1 cake: 90 calories, 5g fat, 5g carbs, 2g sugar (from pumpkin natural), 1g fiber, 5g protein
I mixed all ingredients together and spooned into muffin cups which I had sprayed with some PAM just to make sure they didn't stick to the papers. Then I baked them at 350 for about 50 minutes or until a knife comes out of the center clean. They will not be 100% set so make sure you cool them a bit before eating. Store refrigerated. This recipe makes about 8 muffin cups worth."

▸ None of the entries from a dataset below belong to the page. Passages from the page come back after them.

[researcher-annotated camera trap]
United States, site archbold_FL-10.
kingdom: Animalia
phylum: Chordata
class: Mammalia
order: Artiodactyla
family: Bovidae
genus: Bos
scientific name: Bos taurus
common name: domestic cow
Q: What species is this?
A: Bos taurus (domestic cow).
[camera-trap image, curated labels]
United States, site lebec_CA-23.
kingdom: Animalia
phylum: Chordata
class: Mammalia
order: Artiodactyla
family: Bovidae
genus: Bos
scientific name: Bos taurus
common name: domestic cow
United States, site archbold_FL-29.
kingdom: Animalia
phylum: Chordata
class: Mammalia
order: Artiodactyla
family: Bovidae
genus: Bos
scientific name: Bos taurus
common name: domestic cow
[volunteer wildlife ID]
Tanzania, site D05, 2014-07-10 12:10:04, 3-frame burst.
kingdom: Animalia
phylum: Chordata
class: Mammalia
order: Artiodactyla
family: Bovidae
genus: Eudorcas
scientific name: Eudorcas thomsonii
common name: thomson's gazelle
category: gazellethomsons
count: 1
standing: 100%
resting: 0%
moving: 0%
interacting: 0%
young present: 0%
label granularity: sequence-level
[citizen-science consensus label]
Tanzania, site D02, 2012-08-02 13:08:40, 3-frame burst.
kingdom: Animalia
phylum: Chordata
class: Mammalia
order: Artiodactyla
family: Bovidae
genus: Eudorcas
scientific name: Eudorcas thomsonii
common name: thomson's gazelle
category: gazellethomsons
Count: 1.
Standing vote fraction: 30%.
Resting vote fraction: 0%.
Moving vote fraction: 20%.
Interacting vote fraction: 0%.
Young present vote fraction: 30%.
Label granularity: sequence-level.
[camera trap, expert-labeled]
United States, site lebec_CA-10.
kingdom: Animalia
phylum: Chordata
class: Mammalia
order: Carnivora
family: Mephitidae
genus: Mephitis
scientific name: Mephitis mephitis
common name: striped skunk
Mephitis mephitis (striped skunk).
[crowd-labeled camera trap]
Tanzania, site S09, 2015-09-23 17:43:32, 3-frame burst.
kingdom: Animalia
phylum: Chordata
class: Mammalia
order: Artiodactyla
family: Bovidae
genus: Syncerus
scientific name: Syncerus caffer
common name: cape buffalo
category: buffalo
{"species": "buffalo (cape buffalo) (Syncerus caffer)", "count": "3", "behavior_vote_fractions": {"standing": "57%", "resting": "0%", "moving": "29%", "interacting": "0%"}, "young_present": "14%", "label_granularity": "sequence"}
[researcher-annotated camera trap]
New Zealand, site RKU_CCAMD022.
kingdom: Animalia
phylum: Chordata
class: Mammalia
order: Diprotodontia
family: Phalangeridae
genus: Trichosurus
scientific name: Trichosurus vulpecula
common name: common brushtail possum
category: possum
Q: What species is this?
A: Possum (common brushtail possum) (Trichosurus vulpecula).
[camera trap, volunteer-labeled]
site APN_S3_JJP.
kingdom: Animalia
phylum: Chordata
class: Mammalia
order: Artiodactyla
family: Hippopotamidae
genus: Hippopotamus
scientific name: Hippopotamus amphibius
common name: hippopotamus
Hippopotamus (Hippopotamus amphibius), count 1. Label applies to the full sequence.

Ok...here's the deal with these. Both times I have made these, they are very soggy. They soak right through the muffin papers, just watery. For that reason, I don't recommend the 1/2 cup ricotta she suggests...I may have used too much pumpkin the first time as well...the amount wasn't clear.
I ended up baking the first ones for about 70 minutes total and it seemed to help firm them up. When I put them in the fridge, the next day they were divine. They had set up and all was well. The second ones, well, I forgot the egg! I don't recommend it, but they were edible.
This isn't a quick recipe, but I adore these, the recipe is simple to throw together and seems really healthy for how yummy they are! You'll just have to kinda watch them and see what works for you (it may be my oven or something) as no one else on the forum expressed these troubles LOL.